After exiting through another small hatch we headed back to the superstructure and ascended to the next deck up and the large ship’s canteen, recognisable by the supports on which table tops once stood. There were openings at the sides of the ship, providing some ambient light and atmospheric patches of ocean blue. Working aft through large rooms with populations of snapper we picked up another corridor that took us back through the superstructure to midships.
Overlooking the dock is a small observation room on which the Stars & Stripes – albeit a bit green with algae – flies in the current of the Gulf Stream. Beyond this we could see the starboard crane looming up. We shallowed up, heading back over the superstructure but found it unprotected from the current. When we saw the buoy line attached to the starboard side of the superstructure we decided it was time for our 25 minutes or so of deco. We didn’t go deeper than 33m but spent about 45 minutes exploring the wreck.
The current was easily manageable but we did have to keep contact with the line. From about 20m a school of very large barracuda effortlessly kept station in the current. Many were shadows in the blue but at our stops one or two would come within a few meters of us, keeping just out of range of my camera. They were a great sight and the stops flew by.
Topside it turns out to have been exciting in an altogether different way. A diver from another boat had had a rapid ascent holding her breath. She had popped up near our boat, which had recovered her, put her on oxygen and called the coastguard. The casualty had just been evacuated when we surfaced. We later heard she was OK though hospitalised.
Silent World are one of the smaller dive outfits, but a good crew with a well-equipped dive boat. And they proved they could handle a diver emergency. They support Trimix and CCR divers. There are deeper wrecks nearby at 40- 100m that are more rarely visited and provide a full range of technical targets.
The following day, I had another spare day so booked with South Beach Divers in Miami for a day of recreational diving. As it turned out they were heading back down to Key Largo to dive in the John Pennenkamp Coral Reef State Park, and I ‘dove’ the Christ of the Abyss and then French Reef, with a maximum depth of 10m. Christ of the Abyss is a bronze statue of Christ and is one of the most popular sites in the US, but the reef isn’t great and neither was visibility on the day. French reef was a better reef with lots of photo-friendly subjects and some cave swim-throughs. Visibility was OK at around 15m.
The reefs and wrecks of this area are at the mercy of the shifting Gulf Stream and its eddies for both currents and visibility. The captain pointed to clean blue water out to sea just beyond French reef. We were in the ‘green’ water.
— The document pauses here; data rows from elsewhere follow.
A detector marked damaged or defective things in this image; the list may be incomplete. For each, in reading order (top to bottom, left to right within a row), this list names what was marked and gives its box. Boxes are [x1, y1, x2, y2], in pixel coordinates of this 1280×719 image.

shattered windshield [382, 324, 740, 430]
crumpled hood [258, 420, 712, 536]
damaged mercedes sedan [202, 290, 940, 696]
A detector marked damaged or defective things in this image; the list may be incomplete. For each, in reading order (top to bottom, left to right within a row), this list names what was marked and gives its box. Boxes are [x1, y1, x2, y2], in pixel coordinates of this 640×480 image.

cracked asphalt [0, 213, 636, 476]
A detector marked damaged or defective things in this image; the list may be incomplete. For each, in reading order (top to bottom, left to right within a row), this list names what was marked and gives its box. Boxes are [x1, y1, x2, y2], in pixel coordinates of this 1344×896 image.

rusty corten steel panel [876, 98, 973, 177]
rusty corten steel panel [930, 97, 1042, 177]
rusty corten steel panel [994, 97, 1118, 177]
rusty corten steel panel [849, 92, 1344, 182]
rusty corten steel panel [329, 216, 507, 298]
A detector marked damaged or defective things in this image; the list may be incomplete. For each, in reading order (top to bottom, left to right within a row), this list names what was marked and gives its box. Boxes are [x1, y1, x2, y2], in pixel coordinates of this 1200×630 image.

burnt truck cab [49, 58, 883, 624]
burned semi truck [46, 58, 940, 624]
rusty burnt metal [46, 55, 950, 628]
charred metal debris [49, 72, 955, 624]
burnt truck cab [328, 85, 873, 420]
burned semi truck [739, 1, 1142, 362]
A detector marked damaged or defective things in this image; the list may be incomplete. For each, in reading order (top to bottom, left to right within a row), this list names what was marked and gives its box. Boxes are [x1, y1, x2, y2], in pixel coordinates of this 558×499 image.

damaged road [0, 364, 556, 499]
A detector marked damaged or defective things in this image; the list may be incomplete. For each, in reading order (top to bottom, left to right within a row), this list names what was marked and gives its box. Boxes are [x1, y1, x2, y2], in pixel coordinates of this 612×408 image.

When the Gulf Stream does decide to sweep the reefs and wrecks clean and bring the blue water in it can also bring currents that make the sites undiveable for days on end.
The dive shops in Miami sub-contract from the main Key Largo dive operations for their trips to the Keys. If I was doing the trip again I would book direct with the dive centres in the Keys like Rainbow Reef or Silent World. But if you are in Miami and want the transport offered by the Miami centres then they are a good option.